- [SUPPLIED RECORDS]
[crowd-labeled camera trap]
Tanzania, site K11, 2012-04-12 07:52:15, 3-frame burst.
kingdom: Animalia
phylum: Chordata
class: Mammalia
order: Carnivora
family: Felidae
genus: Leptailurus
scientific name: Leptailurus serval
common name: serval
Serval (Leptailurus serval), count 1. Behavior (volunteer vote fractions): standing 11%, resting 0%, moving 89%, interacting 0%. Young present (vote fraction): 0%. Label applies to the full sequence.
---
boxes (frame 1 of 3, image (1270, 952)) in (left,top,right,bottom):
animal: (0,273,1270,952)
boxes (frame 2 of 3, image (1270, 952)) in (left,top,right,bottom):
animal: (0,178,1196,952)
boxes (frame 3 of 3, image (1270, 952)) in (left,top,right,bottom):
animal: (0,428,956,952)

- [EXERCISE DETAILS] Exactly as it appears above, retype the material in full.

- [SOLUTION FOR THIS PROBLEM]
[crowd-labeled camera trap]
Tanzania, site K11, 2012-04-12 07:52:15, 3-frame burst.
kingdom: Animalia
phylum: Chordata
class: Mammalia
order: Carnivora
family: Felidae
genus: Leptailurus
scientific name: Leptailurus serval
common name: serval
Serval (Leptailurus serval), count 1. Behavior (volunteer vote fractions): standing 11%, resting 0%, moving 89%, interacting 0%. Young present (vote fraction): 0%. Label applies to the full sequence.
---
boxes (frame 1 of 3, image (1270, 952)) in (left,top,right,bottom):
animal: (0,273,1270,952)
boxes (frame 2 of 3, image (1270, 952)) in (left,top,right,bottom):
animal: (0,178,1196,952)
boxes (frame 3 of 3, image (1270, 952)) in (left,top,right,bottom):
animal: (0,428,956,952)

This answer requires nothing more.